Se casaron en el juzgado un jueves por la mañana. Como testigos estuvieron Marga y Carlos, el marido de Marga, porque a él no le hacía ilusión que nadie diera fe de ese momento, y luego se fueron a comer a un restaurante de la playa, como si en vez de una boda celebrasen un cumpleaños. María José no perdió la sonrisa en ningún momento. Estaba feliz, aunque no llevaba un traje blanco ni un ramo, sino un traje de chaqueta color hueso que se había comprado en Zara y que era muy parecido al que había llevado (doña) Letizia el día que se hizo público su compromiso con el príncipe, y en lugar de las flores se había puesto un broche con tres rosas rojas en la solapa. Comieron paella, y de entrantes esgarraet, bravas, clóchinas y mojama, y bebieron cerveza y vino blanco, y brindaron un poco por todo, por los novios, por los padres de los novios, por los amigos de los novios, por los novios otra vez.
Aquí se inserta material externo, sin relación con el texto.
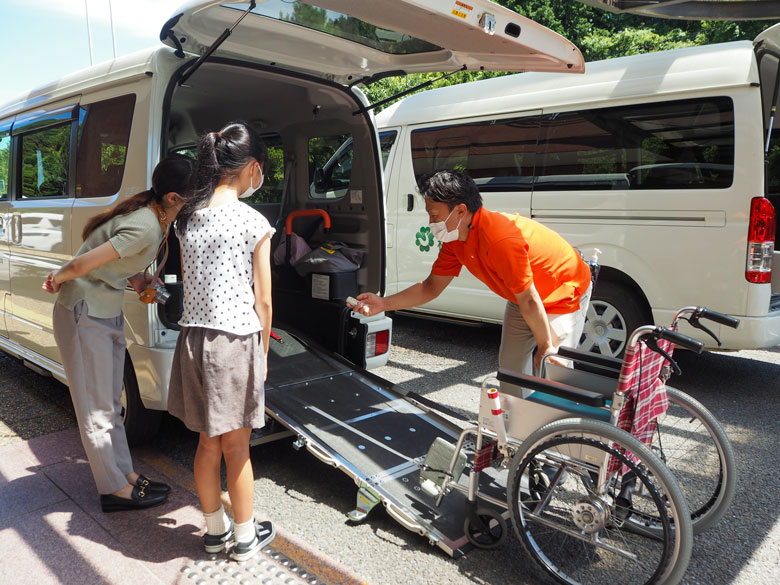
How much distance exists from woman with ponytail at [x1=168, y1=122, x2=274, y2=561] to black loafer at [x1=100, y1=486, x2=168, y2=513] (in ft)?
2.19

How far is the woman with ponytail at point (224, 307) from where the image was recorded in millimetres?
2324

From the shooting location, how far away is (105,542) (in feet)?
8.90

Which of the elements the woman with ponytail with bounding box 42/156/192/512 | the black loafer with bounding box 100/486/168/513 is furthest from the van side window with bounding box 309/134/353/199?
the black loafer with bounding box 100/486/168/513

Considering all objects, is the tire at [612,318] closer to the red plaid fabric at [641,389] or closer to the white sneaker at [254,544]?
the red plaid fabric at [641,389]

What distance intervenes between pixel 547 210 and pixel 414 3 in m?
3.20

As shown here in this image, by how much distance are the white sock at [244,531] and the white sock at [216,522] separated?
8cm

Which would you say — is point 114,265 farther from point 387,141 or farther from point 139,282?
point 387,141

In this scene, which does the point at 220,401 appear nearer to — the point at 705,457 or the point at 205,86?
the point at 705,457

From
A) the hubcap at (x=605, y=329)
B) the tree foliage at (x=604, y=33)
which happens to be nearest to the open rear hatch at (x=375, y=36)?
the hubcap at (x=605, y=329)

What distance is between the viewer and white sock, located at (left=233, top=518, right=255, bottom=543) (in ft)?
8.27

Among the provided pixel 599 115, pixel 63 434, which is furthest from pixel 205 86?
pixel 599 115

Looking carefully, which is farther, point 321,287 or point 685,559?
point 321,287

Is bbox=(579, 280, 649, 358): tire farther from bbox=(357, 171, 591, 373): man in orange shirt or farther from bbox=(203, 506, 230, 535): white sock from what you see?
bbox=(203, 506, 230, 535): white sock

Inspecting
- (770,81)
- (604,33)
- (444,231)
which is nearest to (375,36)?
(444,231)
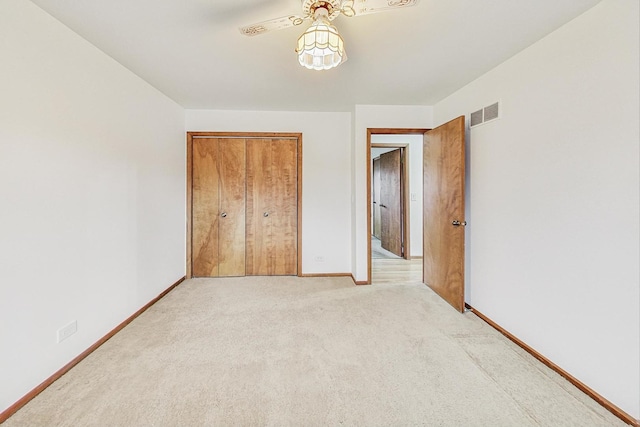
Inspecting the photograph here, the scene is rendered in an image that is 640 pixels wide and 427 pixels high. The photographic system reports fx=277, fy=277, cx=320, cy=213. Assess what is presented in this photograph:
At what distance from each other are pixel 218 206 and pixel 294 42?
8.04 ft

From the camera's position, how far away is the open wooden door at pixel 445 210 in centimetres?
274

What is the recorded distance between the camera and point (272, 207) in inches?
154

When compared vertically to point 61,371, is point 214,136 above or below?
above

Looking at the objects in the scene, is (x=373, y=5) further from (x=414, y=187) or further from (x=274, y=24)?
(x=414, y=187)

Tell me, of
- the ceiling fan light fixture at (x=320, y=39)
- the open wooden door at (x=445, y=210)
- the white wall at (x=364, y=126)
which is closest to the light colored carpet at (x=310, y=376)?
the open wooden door at (x=445, y=210)

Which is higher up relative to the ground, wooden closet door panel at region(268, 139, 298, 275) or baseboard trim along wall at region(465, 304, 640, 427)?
wooden closet door panel at region(268, 139, 298, 275)

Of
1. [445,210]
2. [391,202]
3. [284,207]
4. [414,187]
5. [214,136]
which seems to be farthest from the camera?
[391,202]

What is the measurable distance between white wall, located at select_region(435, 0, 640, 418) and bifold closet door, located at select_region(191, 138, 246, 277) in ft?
9.91

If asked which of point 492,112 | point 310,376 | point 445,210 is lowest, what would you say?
point 310,376

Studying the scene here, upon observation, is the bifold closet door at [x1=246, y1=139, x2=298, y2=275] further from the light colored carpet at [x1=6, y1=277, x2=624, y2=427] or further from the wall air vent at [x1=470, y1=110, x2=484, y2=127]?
the wall air vent at [x1=470, y1=110, x2=484, y2=127]

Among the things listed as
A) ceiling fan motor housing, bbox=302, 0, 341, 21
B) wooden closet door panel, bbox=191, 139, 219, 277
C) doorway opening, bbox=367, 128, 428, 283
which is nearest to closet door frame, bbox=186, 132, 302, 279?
wooden closet door panel, bbox=191, 139, 219, 277

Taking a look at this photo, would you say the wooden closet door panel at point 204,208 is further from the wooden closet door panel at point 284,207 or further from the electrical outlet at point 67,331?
the electrical outlet at point 67,331

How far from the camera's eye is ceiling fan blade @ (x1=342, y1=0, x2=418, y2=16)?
1.28 meters

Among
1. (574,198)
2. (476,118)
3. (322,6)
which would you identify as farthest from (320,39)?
(476,118)
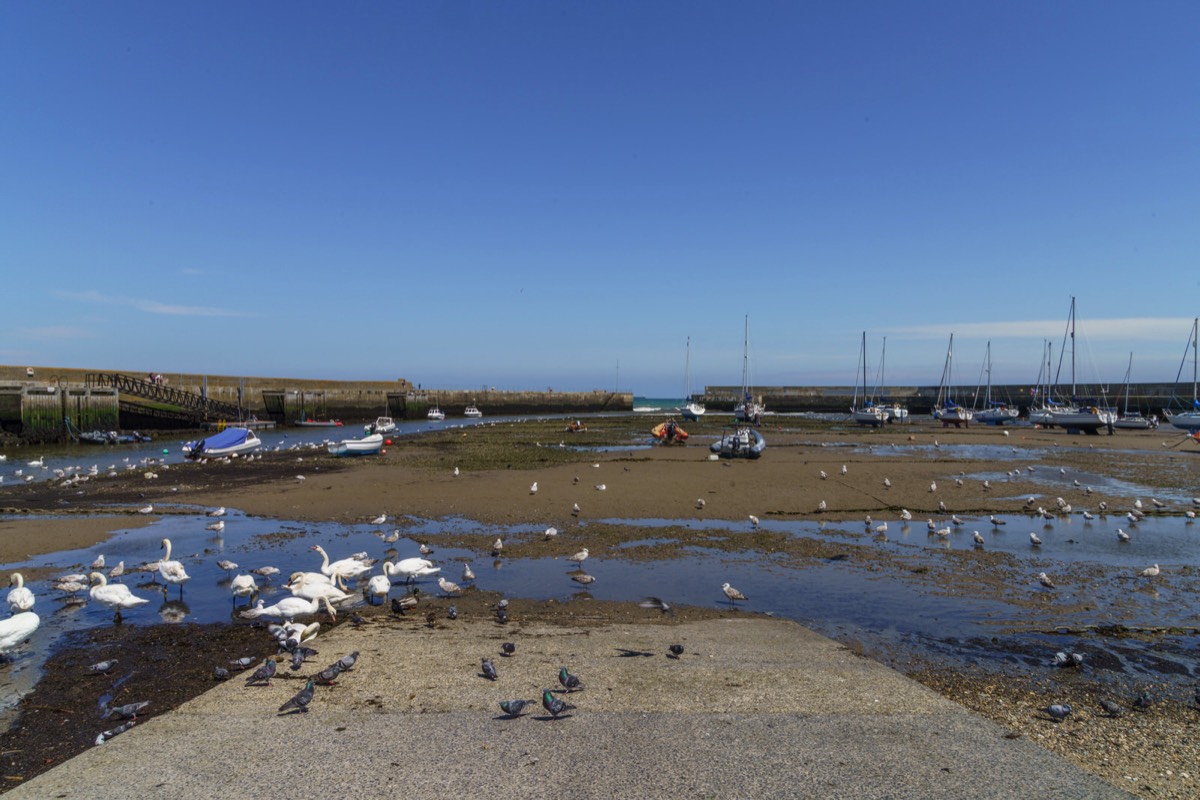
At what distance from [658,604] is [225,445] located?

Marga brindó por María José y le deseó que el mundo estuviera a la altura de sus sueños. Su suegro quiso decir unas palabras pero se emocionó antes de hablar y se le quebró la voz en un quejido ridículo y su suegra le lanzó una mirada asesina que venía a significar pero qué capullo eres; María José se levantó, se acercó a su padre y también quiso decirle algo pero tampoco pudo porque se le hizo un nudo en la garganta, así que le abrazó muy fuerte y escondió la cara entre el hombro y el cuello del hombre para que nadie la viera llorar. La madre los miró otra vez, pero en vez de hacerlo con mala hostia también pareció a punto de derrabar unas lágrimas, así que cuando su hija levantó la cabeza y la vio no pudo evitar sonreírle un instante y abrazarla. Soy muy feliz, dijo muy bajito, y miró a los que ya eran sus suegros esperando que ellos dijeran algo, pero no pronunciaron palabra. A ellos esa boda tan rápida, tan repentina, tan discreta, les olía a cuerno quemado. Creían que la gorda del primero se había quedado preñada y estaban avergonzados antes de tiempo por el bochorno que les esperaba con el transcurrir de los meses, siete como mucho; luego, cuando la tripa de ella no crecía, empezaron a cogerle aprecio. Cuidaba bien de su hijo, se le veía más centrado, más cabal; los llamaba por teléfono casi a diario, les preguntaba ¿cómo les va?, nunca los tuteó, tenía la casa como una patena, era simpática, y no estaba tan gorda como creían antes, pero ese día, el día de la boda, sólo abrieron la boca para comer y para decir un viva desabrido cada vez que Marga decía vivan los novios. Marga, que había bebido más de la cuenta, dijo eso (vivan los novios) tantas veces que los camareros acabaron comprendiendo que celebraban una boda y sacaron una tarta al whisky con los dos muñecos que habían coronado el pastel de bodas de los dueños del local. Gentileza de la casa, dijeron, y Paco volvió a echarse a llorar. Cuando terminó la comida, María José le regaló el broche a Marga y le cogió de las manos y le dijo tía, no sabes lo feliz que soy.